Problems of Symbol Congestion in Computer Languages

Robert Maas, http://tinyurl.com/uh3t seeWebInstead at rem.intarweb.org
Sun Mar 13 04:52:24 EDT 2011


> From: rantingrick <rantingr... at gmail.com>
> Anyone with half a brain understands the metric system is far
> superior (on many levels) then any of the other units of
> measurement.

Anyone with a *whole* brain can see that you are mistaken. The
current "metric" system has two serious flaws:

It's based on powers of ten rather than powers of two, creating a
disconnect between our communication with computers (in decimal)
and how computers deal with numbers internally (in binary). Hence
the confusion newbies have as to why if you type into the REP loop
 (+ 1.1 2.2 3.3)
you get out
 6.6000004

The fundamental units are absurd national history artifacts such as
the French "metre" stick when maintained at a particular
temperature, and the Grenwich Observatory "second" as 1/(24*60*60)
of the time it took the Earth to rotate once relative to a
line-of-sight to the Sun under some circumstance long ago.

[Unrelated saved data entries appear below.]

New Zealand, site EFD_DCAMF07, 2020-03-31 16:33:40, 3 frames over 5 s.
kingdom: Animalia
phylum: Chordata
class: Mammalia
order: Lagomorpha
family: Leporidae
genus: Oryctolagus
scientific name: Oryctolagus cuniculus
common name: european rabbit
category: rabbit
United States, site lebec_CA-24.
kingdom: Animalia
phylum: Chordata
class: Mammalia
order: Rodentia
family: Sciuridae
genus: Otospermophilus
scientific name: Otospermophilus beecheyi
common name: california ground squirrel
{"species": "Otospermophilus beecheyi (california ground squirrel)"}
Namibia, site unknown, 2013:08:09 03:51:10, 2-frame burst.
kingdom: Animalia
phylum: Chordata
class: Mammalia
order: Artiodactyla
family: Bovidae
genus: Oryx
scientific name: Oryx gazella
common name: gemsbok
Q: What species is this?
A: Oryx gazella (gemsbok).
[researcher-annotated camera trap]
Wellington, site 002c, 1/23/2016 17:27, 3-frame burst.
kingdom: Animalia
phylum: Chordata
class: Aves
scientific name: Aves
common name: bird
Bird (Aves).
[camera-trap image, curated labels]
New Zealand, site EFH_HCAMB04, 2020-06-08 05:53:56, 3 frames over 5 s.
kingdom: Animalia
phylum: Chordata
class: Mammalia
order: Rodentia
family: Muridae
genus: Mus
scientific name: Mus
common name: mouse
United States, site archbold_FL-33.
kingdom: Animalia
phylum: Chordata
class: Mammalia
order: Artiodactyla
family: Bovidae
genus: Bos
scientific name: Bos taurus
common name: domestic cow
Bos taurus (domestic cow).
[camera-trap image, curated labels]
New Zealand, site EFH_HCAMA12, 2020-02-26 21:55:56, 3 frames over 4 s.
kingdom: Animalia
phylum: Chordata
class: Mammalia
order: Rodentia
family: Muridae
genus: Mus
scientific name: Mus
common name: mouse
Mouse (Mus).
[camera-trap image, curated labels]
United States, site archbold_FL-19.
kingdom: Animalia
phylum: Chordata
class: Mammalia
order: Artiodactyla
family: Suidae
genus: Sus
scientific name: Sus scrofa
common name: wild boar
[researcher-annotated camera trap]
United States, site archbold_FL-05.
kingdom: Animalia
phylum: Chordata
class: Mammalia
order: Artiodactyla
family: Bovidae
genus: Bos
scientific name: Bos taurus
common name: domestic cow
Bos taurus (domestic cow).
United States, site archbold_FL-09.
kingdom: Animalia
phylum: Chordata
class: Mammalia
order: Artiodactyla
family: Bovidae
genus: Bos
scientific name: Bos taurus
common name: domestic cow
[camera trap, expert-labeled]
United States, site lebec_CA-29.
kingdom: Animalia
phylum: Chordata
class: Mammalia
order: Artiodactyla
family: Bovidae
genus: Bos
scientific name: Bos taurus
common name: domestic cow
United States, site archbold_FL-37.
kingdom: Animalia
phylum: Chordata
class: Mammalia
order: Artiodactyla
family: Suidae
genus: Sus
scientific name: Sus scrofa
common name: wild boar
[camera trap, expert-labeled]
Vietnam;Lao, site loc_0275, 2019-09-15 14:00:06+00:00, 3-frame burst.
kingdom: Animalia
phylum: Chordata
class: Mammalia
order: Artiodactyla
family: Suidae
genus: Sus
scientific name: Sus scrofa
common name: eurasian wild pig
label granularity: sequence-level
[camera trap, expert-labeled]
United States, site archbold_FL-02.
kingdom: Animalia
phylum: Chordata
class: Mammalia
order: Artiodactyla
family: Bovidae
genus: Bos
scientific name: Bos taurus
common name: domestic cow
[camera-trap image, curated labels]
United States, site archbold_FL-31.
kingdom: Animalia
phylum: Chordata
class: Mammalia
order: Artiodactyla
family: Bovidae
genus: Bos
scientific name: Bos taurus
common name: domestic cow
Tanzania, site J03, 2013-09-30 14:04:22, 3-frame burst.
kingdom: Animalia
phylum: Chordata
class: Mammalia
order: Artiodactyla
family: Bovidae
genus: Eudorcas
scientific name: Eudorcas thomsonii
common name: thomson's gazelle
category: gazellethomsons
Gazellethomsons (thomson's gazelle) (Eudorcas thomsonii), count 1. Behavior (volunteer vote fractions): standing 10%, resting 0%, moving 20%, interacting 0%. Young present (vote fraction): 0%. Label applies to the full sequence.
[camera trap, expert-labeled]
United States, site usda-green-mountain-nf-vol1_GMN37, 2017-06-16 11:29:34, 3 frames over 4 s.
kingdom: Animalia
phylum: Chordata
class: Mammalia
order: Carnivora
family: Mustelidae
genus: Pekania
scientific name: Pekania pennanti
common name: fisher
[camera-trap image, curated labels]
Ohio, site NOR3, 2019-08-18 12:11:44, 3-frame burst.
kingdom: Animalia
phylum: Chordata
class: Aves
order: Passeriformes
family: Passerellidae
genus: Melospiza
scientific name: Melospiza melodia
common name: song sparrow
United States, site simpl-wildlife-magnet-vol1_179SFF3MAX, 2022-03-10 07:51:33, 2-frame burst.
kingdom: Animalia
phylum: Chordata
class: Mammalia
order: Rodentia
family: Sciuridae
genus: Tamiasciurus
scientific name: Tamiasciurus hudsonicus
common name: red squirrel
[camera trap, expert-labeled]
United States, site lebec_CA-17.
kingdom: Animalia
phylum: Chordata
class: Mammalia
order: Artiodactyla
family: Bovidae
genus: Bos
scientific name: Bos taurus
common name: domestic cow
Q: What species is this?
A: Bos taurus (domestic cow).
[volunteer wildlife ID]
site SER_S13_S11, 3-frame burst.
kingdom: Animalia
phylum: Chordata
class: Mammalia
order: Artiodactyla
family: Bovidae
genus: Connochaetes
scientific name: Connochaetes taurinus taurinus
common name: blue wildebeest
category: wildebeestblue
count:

And now these have been more precisely defined as *exactly* some
inscrutable multiples of the wavelength and time-period of some
particular emission from some particular isotope under certain
particular conditions:
http://en.wikipedia.org/wiki/Metre#Standard_wavelength_of_krypton-86_emission
 (that direct definition replaced by the following:)
http://en.wikipedia.org/wiki/Metre#Speed_of_light
"The metre is the length of the path travelled by light in vacuum
 during a time interval of ^1/[299,792,458] of a second."
http://en.wikipedia.org/wiki/Second#Modern_measurements
"the duration of 9,192,631,770 periods of the radiation corresponding to
 the transition between the two hyperfine levels of the ground state of
 the caesium-133 atom"
Exercise to the reader: Combine those nine-decimal-digit and
ten-decimal-digit numbers appropriately to express exactly how many
wavelengths of the hyperfine transition equals one meter.
Hint: You either multiply or divide, hence if you just guess you
have one chance out of 3 of being correct.